But with multi-threading, that strategy doesn't really work. You can't just run a test and expect any issues to pop up. And if they do, it can be a real pain to figure out what is going on, especially for those who depend on debuggers as the problems often disappear completely once you slow things down.
From my experience, hack and slash development doesn't work with concurrency. It's not efficient. You need to think about what could happen. And without a really clear understanding of how threads behave, it's just not possible.
So, I think abstractions over threads are a very good idea. It's just choosing the right set of abstractions at this point.
> > So, I think abstractions over threads are a very good > > idea. It's just choosing the right set of abstractions > > at this point. > > There are such abstractions. They are called Fork, > Process, Shared Memory and IPC, they work just fine. Is > Fork inefficient? Let's then solve this problem first.
I think the problem with a lot of Pythonistas is that they don't understand what it means to have a truly concurrent environment available to them simply because that has never existed on the platform. If you are never exposed to the 'luxury' of that then you have to fall back to 80s solutions I guess ;)
(BTW I'm well aware what fork and ipc mean. I'm using the 'classic' process model at least a few times a year for specific projects, mostly in Python or C++, but it is in NO way a real replacement for having threads.)
> I think the problem with a lot of Pythonistas is > that they don't understand what it means to have > a truly concurrent environment...
At least some understand it well enough to keep away from that stuff :o)
The real problem is the vast majority of third-party libraries are not thread safe and never will be. Even Swing is not thread safe. That means a lot of the valuable development time spent on arranging safe calls, heap variable synchronization and other stuff not directly related to the problem being solved. For what? To work around the lame programming model?
All we need is a lightweight processes with safe heap memory, that's it. Everything else is invented 30 years ago.
I completely agree that concurrency is the next hard problem Python should solve. To do this we need to abstract away data as well...I don't want to have to know how many computers my object is executing on - I just want the result!
..............................
Apply what you read:
a) Which four existing abstractions over threads does one reply in the concurrency discussion name?
b) Pick up the concurrency discussion right after its last sentence and carry it a few sentences further.
..............................
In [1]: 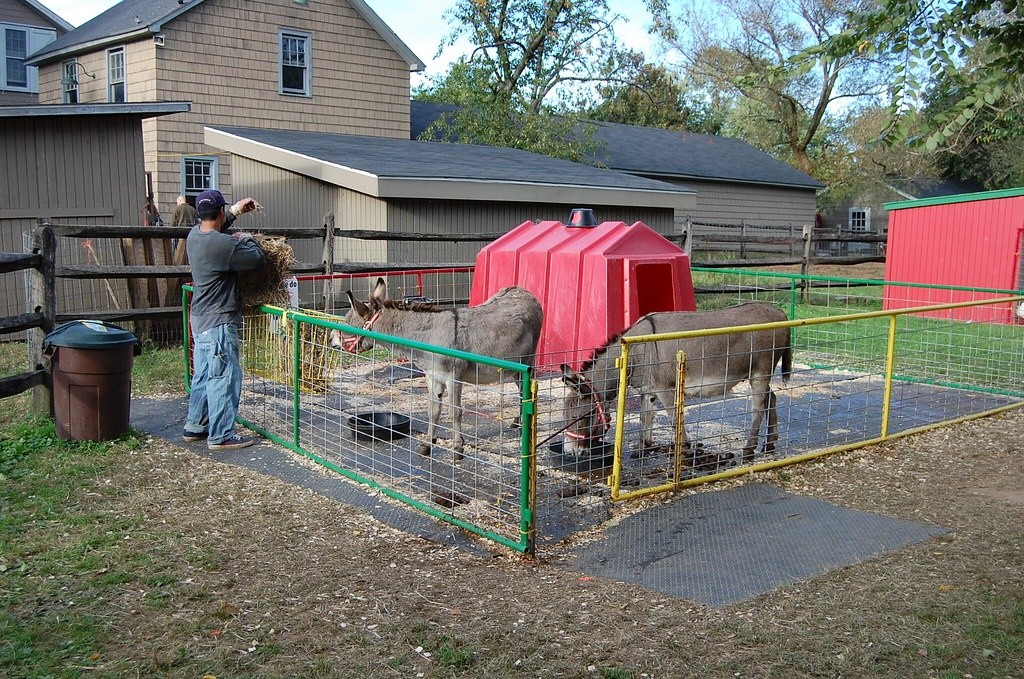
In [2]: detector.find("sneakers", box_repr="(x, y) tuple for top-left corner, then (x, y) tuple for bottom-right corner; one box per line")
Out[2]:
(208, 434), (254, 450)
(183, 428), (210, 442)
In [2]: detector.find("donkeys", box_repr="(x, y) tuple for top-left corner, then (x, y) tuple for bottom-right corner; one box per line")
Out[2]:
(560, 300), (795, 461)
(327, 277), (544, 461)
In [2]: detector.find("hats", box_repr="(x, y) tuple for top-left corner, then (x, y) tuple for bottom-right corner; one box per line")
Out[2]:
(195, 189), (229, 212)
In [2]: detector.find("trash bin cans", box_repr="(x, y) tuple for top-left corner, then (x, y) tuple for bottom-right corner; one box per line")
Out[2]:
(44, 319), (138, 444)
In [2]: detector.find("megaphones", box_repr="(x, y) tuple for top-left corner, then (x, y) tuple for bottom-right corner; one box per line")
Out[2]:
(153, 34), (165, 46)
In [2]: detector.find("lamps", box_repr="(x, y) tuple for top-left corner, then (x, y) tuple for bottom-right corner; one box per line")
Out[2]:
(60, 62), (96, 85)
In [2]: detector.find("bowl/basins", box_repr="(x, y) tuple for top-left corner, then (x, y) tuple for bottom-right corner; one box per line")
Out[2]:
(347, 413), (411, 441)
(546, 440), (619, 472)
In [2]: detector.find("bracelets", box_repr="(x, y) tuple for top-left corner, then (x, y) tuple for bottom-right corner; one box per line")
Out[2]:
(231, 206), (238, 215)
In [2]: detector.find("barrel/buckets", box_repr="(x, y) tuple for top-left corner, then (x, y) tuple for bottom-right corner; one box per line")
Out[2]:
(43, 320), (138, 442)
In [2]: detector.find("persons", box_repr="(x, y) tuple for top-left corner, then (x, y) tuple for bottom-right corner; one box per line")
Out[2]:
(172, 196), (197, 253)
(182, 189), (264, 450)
..............................
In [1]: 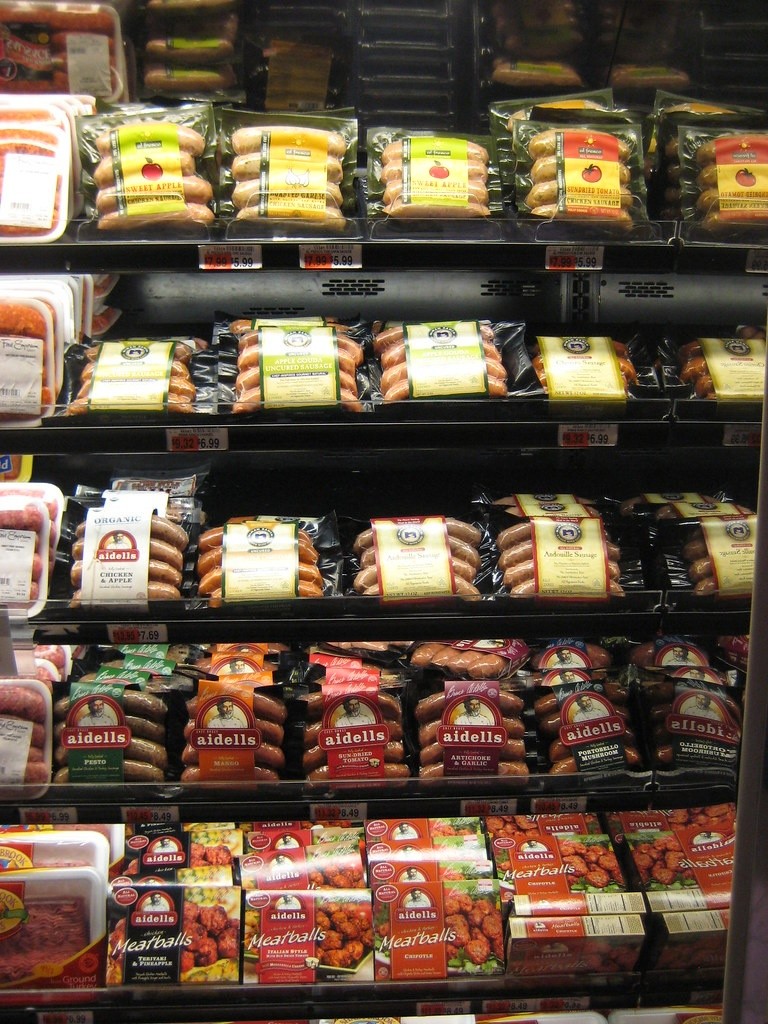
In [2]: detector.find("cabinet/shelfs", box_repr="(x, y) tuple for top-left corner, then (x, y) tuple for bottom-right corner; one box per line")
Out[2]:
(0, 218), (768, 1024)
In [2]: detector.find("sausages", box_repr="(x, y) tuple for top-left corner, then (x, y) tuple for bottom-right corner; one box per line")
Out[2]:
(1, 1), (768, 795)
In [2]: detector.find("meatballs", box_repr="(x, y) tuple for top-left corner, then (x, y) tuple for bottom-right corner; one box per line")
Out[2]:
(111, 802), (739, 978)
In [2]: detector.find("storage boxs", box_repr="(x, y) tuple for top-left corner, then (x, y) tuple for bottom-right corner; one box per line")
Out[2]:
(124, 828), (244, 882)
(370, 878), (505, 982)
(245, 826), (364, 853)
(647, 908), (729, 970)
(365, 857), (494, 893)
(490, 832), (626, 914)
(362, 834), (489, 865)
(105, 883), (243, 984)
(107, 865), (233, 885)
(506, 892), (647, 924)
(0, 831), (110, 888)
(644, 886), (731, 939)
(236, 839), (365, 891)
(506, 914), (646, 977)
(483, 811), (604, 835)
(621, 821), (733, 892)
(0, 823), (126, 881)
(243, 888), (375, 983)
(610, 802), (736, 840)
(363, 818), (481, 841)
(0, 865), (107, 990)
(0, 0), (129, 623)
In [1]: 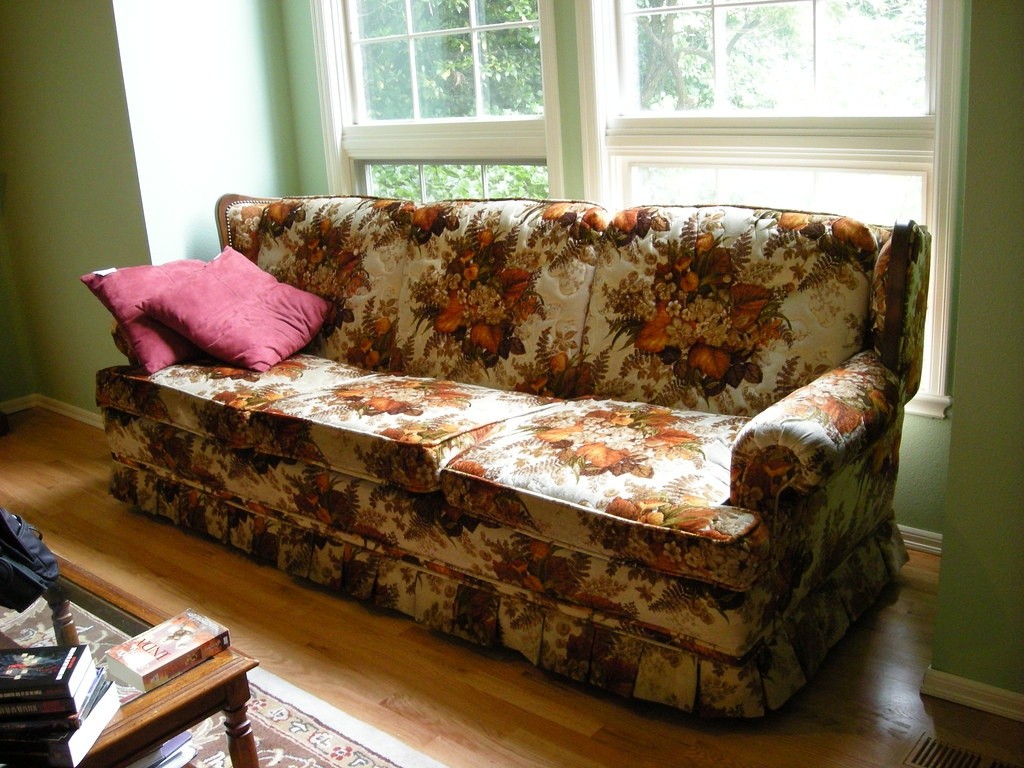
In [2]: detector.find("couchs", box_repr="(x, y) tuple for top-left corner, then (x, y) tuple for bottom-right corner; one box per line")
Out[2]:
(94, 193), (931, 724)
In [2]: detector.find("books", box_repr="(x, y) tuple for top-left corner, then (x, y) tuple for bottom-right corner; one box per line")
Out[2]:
..............................
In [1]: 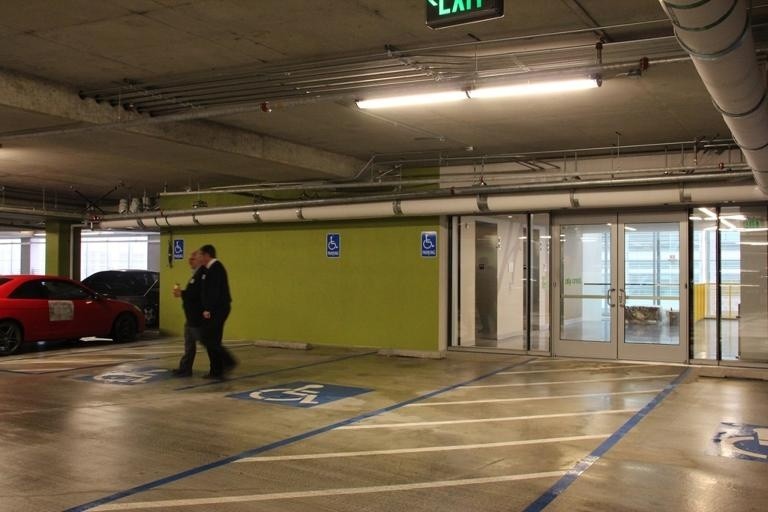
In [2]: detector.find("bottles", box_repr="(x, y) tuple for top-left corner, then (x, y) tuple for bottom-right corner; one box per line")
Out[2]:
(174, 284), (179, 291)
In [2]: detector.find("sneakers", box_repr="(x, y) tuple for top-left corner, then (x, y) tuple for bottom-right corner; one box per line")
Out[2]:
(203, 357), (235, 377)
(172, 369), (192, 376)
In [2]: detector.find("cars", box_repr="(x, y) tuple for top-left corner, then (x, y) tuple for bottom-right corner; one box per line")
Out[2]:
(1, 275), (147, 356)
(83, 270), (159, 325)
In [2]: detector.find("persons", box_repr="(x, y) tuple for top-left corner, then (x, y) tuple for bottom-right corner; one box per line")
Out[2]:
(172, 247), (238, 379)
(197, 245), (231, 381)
..............................
Answers by item:
a) Fork, Process, Shared Memory and IPC.

b)
Someone in this thread said that you CAN program using Thread and Lock primitives correctly - which is true, until you come up against an attacker. The same way you CAN, theoretically, do memory management correctly, until a hacker finds that one buffer overflow....
> Process based concurrency, as proven by Erlang, can be > quite scalable while easing the burden on the programmer.
Well, yes for making concurrency explict. But that's not really what the "multicore challenge" might be all about and I understand Guidos reservation against the latest hystery. My own take for process oriented programming in Python is the use of a generator framework ( very similar to Stackless Python ) and an implicit distribution mechanism using somewhat like the processing package. The question is just whether or not we want to program our software in this style all the way down.
Honestly I'd prefer alternatives using dataflow variables and implicit synchronization or declarative programming idioms where the solver engine cares for distribution and not the application programmer. Process oriented thinking might be worthwhile in cases where we model our system as a set of independent processes but I can't imagine I want this as an optimization hack for all my algorithms. Note I'm aware of research in this area also in the Java domain ( FlowJava for example ).
Of course real men want to deal with threading and shared state concurrency explicitely just like others love to malloc and free memory buffers. No one can help those fairly advanced programmers with their superior skills and intellectual abilities.